_Extrait choisi_

--

Mao, stratège révolutionnaire
Gérard Chaliand, auteur prolifique (ce qui est loin d’être un reproche) orienté en particulier vers les stratégies de notre temps, reste donc ici tout à fait dans son domaine de compétence. C’est pourquoi, avant de se plonger dans les écrits de l’illustre Timonier, il ne faut pas manquer de lire attentivement l’introduction les replaçant dans leur contexte complexe et fluctuant : un XIXe siècle fait d’« humiliation et de dépeçage », la découverte de la puissance de la masse paysanne, l’impact de la Longue Marche, le talent militaire de Chu Teh et de Lin Biao, le caractère longtemps problématique de la victoire finale.

--

_Relevé des données_
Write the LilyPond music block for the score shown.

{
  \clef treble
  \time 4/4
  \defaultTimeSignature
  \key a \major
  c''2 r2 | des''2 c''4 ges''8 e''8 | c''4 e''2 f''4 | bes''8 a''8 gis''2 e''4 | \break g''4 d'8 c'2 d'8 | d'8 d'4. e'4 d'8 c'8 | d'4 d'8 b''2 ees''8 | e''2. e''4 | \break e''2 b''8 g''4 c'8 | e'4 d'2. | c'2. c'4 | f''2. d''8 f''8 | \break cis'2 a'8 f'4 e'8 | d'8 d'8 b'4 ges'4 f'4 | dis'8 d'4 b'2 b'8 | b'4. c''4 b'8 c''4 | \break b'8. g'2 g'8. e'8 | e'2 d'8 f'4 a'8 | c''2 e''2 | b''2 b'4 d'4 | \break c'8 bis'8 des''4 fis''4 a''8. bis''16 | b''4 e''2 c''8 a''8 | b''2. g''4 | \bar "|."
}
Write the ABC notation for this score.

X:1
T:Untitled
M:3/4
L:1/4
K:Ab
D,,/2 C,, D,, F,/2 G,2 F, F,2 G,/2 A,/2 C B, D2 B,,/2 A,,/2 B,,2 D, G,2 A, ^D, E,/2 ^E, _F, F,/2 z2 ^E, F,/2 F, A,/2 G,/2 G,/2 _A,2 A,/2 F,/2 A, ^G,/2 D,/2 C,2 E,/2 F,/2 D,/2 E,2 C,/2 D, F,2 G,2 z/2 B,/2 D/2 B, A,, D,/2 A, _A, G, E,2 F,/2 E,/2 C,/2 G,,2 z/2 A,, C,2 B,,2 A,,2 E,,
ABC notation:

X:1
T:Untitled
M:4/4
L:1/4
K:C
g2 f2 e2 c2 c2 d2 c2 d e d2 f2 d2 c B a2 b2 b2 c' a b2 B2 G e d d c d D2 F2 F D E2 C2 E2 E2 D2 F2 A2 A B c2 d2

--

_Série d'exercices_
1. Recopiez le passage de l'extrait choisi qui va de « Mao, stratège révolutionnaire » jusqu'à « la victoire finale. » inclus.
2. Traduisez en anglais la phrase suivante de l'extrait choisi : « Gérard Chaliand, auteur prolifique (ce qui est loin d’être un reproche) orienté en particulier vers les stratégies de notre temps, reste donc ici tout à fait dans son domaine de compétence. »

_Corrigés des exercices_
1.
Mao, stratège révolutionnaire
Gérard Chaliand, auteur prolifique (ce qui est loin d’être un reproche) orienté en particulier vers les stratégies de notre temps, reste donc ici tout à fait dans son domaine de compétence. C’est pourquoi, avant de se plonger dans les écrits de l’illustre Timonier, il ne faut pas manquer de lire attentivement l’introduction les replaçant dans leur contexte complexe et fluctuant : un XIXe siècle fait d’« humiliation et de dépeçage », la découverte de la puissance de la masse paysanne, l’impact de la Longue Marche, le talent militaire de Chu Teh et de Lin Biao, le caractère longtemps problématique de la victoire finale.

2. Gérard Chaliand, a prolific author (which is far from a criticism) focused in particular on the strategies of our time, thus remains here entirely within his field of expertise.